**Aim:**
Put every line of the records below into a numbered list, leaving out the blank lines.

**Material provided:**
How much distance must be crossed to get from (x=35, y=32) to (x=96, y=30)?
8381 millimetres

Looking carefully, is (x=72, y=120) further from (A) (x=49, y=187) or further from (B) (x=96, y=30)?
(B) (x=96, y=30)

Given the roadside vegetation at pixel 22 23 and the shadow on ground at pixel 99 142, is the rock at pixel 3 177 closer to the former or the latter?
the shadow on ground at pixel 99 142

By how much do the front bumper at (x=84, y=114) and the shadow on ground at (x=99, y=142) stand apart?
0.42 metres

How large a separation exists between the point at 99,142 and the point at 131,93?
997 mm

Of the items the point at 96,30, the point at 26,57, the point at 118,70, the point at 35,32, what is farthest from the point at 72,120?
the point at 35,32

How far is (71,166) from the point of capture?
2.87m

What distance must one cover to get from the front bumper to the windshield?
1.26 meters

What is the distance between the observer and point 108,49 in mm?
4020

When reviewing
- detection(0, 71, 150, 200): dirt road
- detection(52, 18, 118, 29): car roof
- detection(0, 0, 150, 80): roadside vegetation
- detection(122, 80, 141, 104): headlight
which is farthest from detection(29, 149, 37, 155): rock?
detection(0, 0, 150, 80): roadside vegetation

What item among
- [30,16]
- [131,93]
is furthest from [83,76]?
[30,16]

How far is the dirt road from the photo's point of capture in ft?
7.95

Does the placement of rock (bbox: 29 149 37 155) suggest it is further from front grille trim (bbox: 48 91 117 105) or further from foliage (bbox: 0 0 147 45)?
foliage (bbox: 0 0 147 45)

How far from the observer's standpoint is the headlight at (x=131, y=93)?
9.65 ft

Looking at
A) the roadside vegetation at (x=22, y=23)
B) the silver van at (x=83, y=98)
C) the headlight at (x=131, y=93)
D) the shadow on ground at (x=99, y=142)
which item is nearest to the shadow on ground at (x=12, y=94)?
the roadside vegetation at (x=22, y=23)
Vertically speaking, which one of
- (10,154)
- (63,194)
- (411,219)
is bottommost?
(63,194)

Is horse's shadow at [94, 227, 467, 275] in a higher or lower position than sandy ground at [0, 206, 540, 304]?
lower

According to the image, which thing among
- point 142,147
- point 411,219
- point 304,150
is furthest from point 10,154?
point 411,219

**Exercise response:**
1. How much distance must be crossed to get from (x=35, y=32) to (x=96, y=30)?
2. 8381 millimetres
3. Looking carefully, is (x=72, y=120) further from (A) (x=49, y=187) or further from (B) (x=96, y=30)?
4. (B) (x=96, y=30)
5. Given the roadside vegetation at pixel 22 23 and the shadow on ground at pixel 99 142, is the rock at pixel 3 177 closer to the former or the latter?
6. the shadow on ground at pixel 99 142
7. By how much do the front bumper at (x=84, y=114) and the shadow on ground at (x=99, y=142) stand apart?
8. 0.42 metres
9. How large a separation exists between the point at 99,142 and the point at 131,93?
10. 997 mm
11. Of the items the point at 96,30, the point at 26,57, the point at 118,70, the point at 35,32, what is farthest from the point at 72,120?
12. the point at 35,32
13. How far is (71,166) from the point of capture?
14. 2.87m
15. What distance must one cover to get from the front bumper to the windshield?
16. 1.26 meters
17. What is the distance between the observer and point 108,49 in mm?
18. 4020
19. When reviewing
20. - detection(0, 71, 150, 200): dirt road
21. - detection(52, 18, 118, 29): car roof
22. - detection(0, 0, 150, 80): roadside vegetation
23. - detection(122, 80, 141, 104): headlight
24. which is farthest from detection(29, 149, 37, 155): rock?
25. detection(0, 0, 150, 80): roadside vegetation
26. What item among
27. - [30,16]
28. - [131,93]
29. is furthest from [83,76]?
30. [30,16]
31. How far is the dirt road from the photo's point of capture in ft?
32. 7.95
33. Does the placement of rock (bbox: 29 149 37 155) suggest it is further from front grille trim (bbox: 48 91 117 105) or further from foliage (bbox: 0 0 147 45)?
34. foliage (bbox: 0 0 147 45)
35. How far from the observer's standpoint is the headlight at (x=131, y=93)?
36. 9.65 ft
37. Looking at
38. A) the roadside vegetation at (x=22, y=23)
39. B) the silver van at (x=83, y=98)
40. C) the headlight at (x=131, y=93)
41. D) the shadow on ground at (x=99, y=142)
42. which item is nearest to the shadow on ground at (x=12, y=94)?
43. the roadside vegetation at (x=22, y=23)
44. Vertically speaking, which one of
45. - (10,154)
46. - (63,194)
47. - (411,219)
48. is bottommost?
49. (63,194)
50. Is horse's shadow at [94, 227, 467, 275] in a higher or lower position than sandy ground at [0, 206, 540, 304]?
51. lower
52. According to the image, which thing among
53. - point 142,147
54. - point 411,219
55. - point 304,150
56. is furthest from point 10,154?
57. point 411,219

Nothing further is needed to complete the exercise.